* **What you have to do**
Below are some entries. Output each one exactly as it appears.
........
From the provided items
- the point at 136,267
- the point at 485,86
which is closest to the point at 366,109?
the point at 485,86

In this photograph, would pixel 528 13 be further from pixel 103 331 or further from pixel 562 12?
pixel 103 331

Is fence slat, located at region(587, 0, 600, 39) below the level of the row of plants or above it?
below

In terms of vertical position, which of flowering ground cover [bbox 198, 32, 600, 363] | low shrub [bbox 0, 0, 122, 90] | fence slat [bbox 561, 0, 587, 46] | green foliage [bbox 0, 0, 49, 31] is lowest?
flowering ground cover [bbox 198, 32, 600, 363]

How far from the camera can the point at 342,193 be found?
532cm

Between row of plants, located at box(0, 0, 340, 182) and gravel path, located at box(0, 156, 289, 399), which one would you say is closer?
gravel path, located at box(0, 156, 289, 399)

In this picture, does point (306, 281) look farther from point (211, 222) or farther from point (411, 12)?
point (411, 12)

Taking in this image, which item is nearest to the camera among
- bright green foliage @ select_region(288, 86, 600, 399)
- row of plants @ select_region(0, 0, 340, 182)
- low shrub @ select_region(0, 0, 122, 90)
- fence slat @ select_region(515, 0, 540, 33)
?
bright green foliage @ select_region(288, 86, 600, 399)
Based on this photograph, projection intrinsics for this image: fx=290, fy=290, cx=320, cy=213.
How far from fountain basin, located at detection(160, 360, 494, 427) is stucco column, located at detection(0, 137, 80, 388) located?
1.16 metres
........
* **Task output**
From the provided items
- the point at 136,267
- the point at 485,86
which is closest to the point at 366,109?
the point at 485,86

In this photograph, would pixel 528 13 be further from pixel 103 331 or further from pixel 562 12?
pixel 103 331

Is fence slat, located at region(587, 0, 600, 39) below the level of the row of plants or above it?
below

In terms of vertical position, which of flowering ground cover [bbox 198, 32, 600, 363] | low shrub [bbox 0, 0, 122, 90] | fence slat [bbox 561, 0, 587, 46] | green foliage [bbox 0, 0, 49, 31] is lowest?
flowering ground cover [bbox 198, 32, 600, 363]

How far from the camera can the point at 342,193 be found?
532cm

Between row of plants, located at box(0, 0, 340, 182) and gravel path, located at box(0, 156, 289, 399), which one would you say is closer?
gravel path, located at box(0, 156, 289, 399)

In this picture, does point (306, 281) look farther from point (211, 222) or farther from point (411, 12)?
point (411, 12)

Taking in this image, which item is nearest to the camera among
- bright green foliage @ select_region(288, 86, 600, 399)
- row of plants @ select_region(0, 0, 340, 182)
- low shrub @ select_region(0, 0, 122, 90)
- fence slat @ select_region(515, 0, 540, 33)
?
bright green foliage @ select_region(288, 86, 600, 399)
Based on this photograph, projection intrinsics for this image: fx=290, fy=290, cx=320, cy=213.
How far from fountain basin, located at detection(160, 360, 494, 427) is stucco column, located at detection(0, 137, 80, 388) located?
1.16 metres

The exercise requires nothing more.